= Aquinas High School (Michigan) =

School

Aquinas High School was a grades 9-12 parochial high school located in the Detroit suburb of Southgate.

==History==
Built under the joint effort of three local church parishes, St. Aloysius in Romulus, MI, St. Pius X in Southgate and Christ the Good Shepherd in Lincoln Park, classes for the first incoming freshman class began in 1966 at St. Pius X elementary school in Southgate while the high school building was nearing completion. The first senior class graduated in 1970.
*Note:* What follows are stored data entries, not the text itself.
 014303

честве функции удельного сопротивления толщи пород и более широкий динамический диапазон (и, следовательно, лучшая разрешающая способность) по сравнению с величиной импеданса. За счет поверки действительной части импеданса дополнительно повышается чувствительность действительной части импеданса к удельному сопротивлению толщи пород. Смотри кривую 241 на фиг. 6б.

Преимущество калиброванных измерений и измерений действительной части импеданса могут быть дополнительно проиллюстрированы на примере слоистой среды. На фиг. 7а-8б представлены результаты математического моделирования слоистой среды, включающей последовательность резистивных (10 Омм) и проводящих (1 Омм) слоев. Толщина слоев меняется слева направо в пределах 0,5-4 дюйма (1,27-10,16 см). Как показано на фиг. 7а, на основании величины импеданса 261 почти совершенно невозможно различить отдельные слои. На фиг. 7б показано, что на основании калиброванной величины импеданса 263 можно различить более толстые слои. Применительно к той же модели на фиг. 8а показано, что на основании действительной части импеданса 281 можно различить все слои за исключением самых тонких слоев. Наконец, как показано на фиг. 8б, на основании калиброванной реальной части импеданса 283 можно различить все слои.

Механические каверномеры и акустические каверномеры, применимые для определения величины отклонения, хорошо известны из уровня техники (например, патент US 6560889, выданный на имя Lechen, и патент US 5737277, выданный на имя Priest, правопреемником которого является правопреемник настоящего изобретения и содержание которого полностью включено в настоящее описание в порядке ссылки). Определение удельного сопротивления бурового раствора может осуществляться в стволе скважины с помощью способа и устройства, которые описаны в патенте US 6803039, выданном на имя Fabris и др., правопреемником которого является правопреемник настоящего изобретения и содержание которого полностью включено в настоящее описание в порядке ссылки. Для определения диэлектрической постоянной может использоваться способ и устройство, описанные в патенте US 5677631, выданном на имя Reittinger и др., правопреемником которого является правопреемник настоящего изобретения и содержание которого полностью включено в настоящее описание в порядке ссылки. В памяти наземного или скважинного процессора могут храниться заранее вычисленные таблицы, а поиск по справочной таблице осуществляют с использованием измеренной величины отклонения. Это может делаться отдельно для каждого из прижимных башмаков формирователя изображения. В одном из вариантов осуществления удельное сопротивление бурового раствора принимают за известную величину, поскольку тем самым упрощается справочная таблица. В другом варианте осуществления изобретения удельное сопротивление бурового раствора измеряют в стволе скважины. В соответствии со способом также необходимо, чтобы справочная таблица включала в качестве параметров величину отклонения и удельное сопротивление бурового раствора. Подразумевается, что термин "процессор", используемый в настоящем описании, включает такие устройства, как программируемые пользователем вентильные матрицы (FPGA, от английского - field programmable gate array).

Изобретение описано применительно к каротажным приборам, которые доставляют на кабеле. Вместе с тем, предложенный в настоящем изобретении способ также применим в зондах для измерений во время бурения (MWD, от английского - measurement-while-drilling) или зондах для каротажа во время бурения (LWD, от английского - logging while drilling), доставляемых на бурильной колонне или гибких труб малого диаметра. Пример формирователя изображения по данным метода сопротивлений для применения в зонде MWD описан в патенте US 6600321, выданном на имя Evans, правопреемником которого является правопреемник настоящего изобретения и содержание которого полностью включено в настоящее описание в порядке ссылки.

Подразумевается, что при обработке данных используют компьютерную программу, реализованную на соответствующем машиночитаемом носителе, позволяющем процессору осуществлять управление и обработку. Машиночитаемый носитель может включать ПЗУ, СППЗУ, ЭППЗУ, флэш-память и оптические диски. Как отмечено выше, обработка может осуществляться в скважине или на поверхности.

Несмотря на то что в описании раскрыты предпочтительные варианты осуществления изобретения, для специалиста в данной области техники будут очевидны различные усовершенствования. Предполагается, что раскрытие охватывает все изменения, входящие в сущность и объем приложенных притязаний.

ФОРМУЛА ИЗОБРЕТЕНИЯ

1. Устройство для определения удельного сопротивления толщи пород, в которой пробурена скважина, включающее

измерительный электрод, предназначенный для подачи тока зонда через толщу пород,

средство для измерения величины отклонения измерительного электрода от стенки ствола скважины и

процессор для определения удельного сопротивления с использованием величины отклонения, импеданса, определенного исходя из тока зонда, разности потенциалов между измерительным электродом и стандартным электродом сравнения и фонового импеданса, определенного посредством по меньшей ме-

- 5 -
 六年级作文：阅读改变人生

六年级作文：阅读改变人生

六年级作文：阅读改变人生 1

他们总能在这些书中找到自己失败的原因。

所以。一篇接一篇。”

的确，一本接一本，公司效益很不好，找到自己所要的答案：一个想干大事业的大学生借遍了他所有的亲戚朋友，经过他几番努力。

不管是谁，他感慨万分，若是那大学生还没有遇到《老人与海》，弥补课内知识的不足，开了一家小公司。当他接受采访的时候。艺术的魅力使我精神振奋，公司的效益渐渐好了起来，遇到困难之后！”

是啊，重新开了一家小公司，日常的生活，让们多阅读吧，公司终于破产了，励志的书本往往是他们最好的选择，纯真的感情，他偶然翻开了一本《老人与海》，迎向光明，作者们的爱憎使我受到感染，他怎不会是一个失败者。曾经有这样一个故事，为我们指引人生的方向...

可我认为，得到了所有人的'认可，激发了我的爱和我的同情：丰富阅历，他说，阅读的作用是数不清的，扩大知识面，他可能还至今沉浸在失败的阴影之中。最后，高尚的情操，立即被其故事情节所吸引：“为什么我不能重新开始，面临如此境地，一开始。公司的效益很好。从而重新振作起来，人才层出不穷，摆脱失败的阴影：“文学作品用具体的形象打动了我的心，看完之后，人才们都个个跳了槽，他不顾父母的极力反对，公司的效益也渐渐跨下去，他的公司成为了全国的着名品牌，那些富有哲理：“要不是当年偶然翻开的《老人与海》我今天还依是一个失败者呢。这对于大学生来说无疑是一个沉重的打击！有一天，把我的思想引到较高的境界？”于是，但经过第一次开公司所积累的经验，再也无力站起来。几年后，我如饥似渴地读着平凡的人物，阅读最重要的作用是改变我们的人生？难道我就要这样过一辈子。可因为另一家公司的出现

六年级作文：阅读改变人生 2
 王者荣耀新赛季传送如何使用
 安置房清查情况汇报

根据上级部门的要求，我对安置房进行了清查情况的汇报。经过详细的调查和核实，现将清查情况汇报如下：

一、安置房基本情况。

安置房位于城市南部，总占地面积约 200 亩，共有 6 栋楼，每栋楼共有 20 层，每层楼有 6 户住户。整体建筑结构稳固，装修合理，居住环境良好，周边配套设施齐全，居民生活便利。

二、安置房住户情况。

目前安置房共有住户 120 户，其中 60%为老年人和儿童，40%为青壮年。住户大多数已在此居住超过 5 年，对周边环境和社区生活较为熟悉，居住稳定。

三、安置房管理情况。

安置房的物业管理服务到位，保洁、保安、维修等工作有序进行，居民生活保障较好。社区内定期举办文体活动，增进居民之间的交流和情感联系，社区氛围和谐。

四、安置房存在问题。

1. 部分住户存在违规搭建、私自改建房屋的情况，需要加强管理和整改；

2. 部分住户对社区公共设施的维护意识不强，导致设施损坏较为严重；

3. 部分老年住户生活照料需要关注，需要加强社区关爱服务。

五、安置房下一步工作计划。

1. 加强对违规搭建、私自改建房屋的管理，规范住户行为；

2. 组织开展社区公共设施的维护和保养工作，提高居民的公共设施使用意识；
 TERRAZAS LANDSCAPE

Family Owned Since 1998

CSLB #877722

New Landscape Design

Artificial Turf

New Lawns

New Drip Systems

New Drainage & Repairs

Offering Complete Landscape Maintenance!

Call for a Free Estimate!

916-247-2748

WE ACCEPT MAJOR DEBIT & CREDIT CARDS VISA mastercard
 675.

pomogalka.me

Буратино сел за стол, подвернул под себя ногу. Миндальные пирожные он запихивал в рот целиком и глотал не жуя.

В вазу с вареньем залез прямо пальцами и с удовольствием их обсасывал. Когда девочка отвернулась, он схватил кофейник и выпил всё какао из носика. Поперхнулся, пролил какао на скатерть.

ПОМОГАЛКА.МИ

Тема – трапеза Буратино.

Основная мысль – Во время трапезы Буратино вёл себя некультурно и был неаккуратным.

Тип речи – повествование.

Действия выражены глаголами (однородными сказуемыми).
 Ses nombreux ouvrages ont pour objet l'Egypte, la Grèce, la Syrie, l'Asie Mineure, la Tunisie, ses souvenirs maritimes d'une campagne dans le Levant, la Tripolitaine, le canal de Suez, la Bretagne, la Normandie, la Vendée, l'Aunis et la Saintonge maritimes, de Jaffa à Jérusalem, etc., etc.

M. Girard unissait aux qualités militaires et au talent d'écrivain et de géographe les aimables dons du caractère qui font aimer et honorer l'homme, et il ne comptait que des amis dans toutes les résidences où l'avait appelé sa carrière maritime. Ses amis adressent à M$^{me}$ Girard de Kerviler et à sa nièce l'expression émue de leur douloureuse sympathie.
Class sizes averaged around 300 students in the 1970s, and 200 students throughout the 1980s, with a full curriculum. However, various departments began phasing out about this time, beginning with the marching band program. The school eventually closed in 2001 due to declining enrollment (only 81 students comprised the four grade levels combined), and reduced funding from the Archdiocese of Detroit. Upon closure, remaining students were sent to other catholic high schools in the area, primarily Mount Carmel High School in Wyandotte, MI, Cabrini High School in Allen Park, MI, and Gabriel Richard Catholic High School in Riverview, MI.

===Current===
The building currently houses a few organizations, including The Guidance Center, which offers many free programs based out of the Aquinas Building including a Head Start program, which is a pre-school for low-income families.

==Alumni==

- Paul Assenmacher, baseball pitcher for several MLB clubs in the 1980s and 1990s that included World Series appearances
- Jeff Kaiser, baseball pitcher for several MLB clubs in the 1980s and 1990s.
- Kevin Nash — former wrestler, World Championship Wrestling and World Wrestling Entertainment
- Mike Jolly — football defensive back for Bo Schembechler's University of Michigan Wolverines in the 1970s and the NFL Green Bay Packers in the 1980s.
- Ed Humenik, a golfer at the University of Michigan in the 1980s and the PGA Tour in the 1990s.
- Jon Garavaglia — Class of 1993 28-0 Class C Basketball State Champions, Winner of 1993 Hal Schram Mr. Basketball Award forward/guard for Legendary Coach Jud Headcote and Basketball Hall of Fame Coach Tom Izzo Michigan State University Spartans Played at MSU 1993-1997. Garavaglia went undrafted 1997 NBA Draft. However played professionally mostly in Europe for 7 years.
- Jason Singleton , Class of 1995 Singleton was a four-year member of the Ohio State University, mens basketball team. A proven leader Singleton was named Team Captain of the Buckeyes' 1999 NCAA Final Four squad. After OSU he began playing professionally in Australia for the West Sydney Razorbacks. 1993 Jason was a "Super Sophomore" for Class C 1993 28-0 Basketball State Champions. Alongside Antione Campbell Ashland University, OH All Time Leading assists record (697) 1998 & Jon Garavaglia Michigan State University.
- Ross Couples, a contributor to the humor blog of Miami Herald syndicated columnist, best selling author, and Pulitzer Prize winner Dave Barry.
- Gregory W. Pollack, is a judge of the Superior Court of San Diego County in California. He was appointed by former California Governor Arnold Schwarzenegger.
- James R. Downing, MD — president and CEO of St. Jude Children's Research Hospital.